Nos tenía a su merced con aquel instrumento mágico de su labia. Y podía ponernos en trance de confesión. No era el director espiritual oficial, pero hubo una ocasión en que toda una comunidad, de uno en uno, pasó por su cuarto a sincerarse con él.
Solía adoctrinarnos muy persuasivamente acerca de las virtudes exigibles al verdadero seminarista, entre ellas, una especie de inmunidad constitutiva a las solicitaciones de la carne. “Los que tienen un temperamento demasiado…erótico no sirven para el sacerdocio”. Lo de “erótico” había que entenderlo, desde luego, en un muy preciso sentido de inclinación a la lascivia. La precisión se aclaraba con la aportación de un documento vaticano, en latín naturalmente, por el que se aquilataba la verdadera índole de ese erotismo. Era imprescindible que los aspirantes al sacerdocio no fueran libidinosos. Don José leía morosamente la palabra latina, silabeándola: “li-bi-di-no-si”. Al buen entendedor...
Y, sin embargo, no era exacto lo de la incompatibilidad entre erotismo y sacerdocio, por cuanto que toda la Mística era, esencialmente, una exaltación del erotismo. Ya existía el testimonio autorizado de San Buenaventura que, según George Bataille, decía que “en sus amorosos deliquios [los místicos] suelen mancharse con las efusiones del flujo carnal” (in spiritualibus affectionibus carnalis fluxus liquore maculantur) . Es, más o menos, lo que han puesto de manifiesto recientes versiones cinematográficas de la vida de Santa Teresa de Jesús. Los éxtasis iban acompañados de orgasmo.

********************

▸ Tarea propuesta 1
En el fragmento sobre el seminario, ¿en qué lengua estaba escrito el documento vaticano que se aportaba?
El fragmento no guarda ninguna relación con los registros.

(Registros de razonamiento sobre escenas)
********************

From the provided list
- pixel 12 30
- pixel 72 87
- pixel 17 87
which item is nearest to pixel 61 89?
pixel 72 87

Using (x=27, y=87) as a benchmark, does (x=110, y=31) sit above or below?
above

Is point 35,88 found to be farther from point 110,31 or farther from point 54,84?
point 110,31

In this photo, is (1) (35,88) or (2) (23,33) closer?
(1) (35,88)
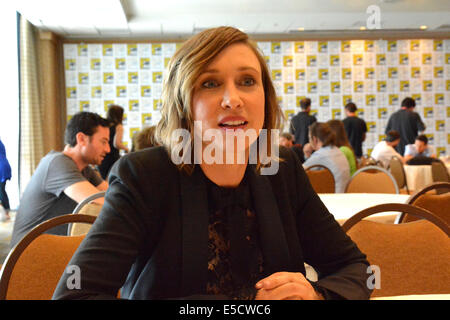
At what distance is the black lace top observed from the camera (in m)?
1.16

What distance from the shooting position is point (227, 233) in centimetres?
120

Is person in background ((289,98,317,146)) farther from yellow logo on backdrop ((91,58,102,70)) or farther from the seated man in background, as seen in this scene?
the seated man in background

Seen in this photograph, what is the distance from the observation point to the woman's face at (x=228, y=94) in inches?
44.8

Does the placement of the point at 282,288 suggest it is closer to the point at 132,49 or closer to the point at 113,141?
the point at 113,141

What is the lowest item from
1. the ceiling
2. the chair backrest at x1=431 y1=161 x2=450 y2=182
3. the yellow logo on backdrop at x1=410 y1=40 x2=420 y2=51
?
the chair backrest at x1=431 y1=161 x2=450 y2=182

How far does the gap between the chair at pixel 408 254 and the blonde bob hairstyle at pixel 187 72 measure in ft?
1.79

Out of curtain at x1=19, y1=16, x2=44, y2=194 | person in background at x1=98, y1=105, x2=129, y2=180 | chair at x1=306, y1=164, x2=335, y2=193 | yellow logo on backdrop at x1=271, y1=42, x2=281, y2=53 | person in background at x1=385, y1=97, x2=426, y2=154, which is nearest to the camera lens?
chair at x1=306, y1=164, x2=335, y2=193

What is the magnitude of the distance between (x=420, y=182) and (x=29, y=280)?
19.6 feet

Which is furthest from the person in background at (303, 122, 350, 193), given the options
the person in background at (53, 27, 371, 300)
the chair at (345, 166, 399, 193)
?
the person in background at (53, 27, 371, 300)

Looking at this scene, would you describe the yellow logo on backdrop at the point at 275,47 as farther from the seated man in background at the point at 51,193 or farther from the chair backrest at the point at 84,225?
the chair backrest at the point at 84,225

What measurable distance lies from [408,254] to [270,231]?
0.61 m

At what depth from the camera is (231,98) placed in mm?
1119
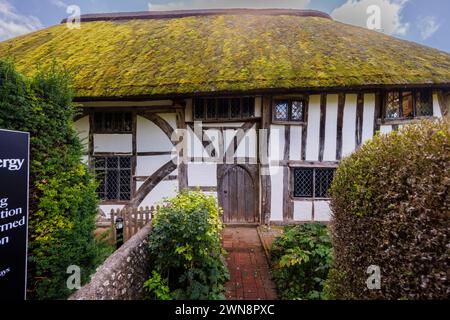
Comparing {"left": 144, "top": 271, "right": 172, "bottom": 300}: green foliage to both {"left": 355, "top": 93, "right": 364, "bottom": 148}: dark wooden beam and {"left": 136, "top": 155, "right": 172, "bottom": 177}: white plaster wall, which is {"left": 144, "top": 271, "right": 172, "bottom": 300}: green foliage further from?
{"left": 355, "top": 93, "right": 364, "bottom": 148}: dark wooden beam

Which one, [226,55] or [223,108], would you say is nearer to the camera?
[223,108]

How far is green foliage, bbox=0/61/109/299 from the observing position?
2596mm

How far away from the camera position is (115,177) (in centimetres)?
777

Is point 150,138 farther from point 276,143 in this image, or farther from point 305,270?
point 305,270

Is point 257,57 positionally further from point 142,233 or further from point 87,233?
point 87,233

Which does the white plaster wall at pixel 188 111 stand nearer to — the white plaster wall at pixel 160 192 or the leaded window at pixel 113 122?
the leaded window at pixel 113 122

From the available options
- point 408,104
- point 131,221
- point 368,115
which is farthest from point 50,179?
point 408,104

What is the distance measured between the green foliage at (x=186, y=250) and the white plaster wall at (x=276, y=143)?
3.93 m

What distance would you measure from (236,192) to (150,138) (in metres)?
3.56

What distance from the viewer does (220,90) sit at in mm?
6688

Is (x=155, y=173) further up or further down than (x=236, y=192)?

********************

▸ Tarea propuesta 2
Ordena como lista numerada las líneas de los registros desde la que contiene "What distance from the viewer" hasta el final de los registros, omitiendo las líneas en blanco.

▸ Respuesta final 1
En latín.

▸ Respuesta final 2
1. What distance from the viewer does (220,90) sit at in mm?
2. 6688
3. Is (x=155, y=173) further up or further down than (x=236, y=192)?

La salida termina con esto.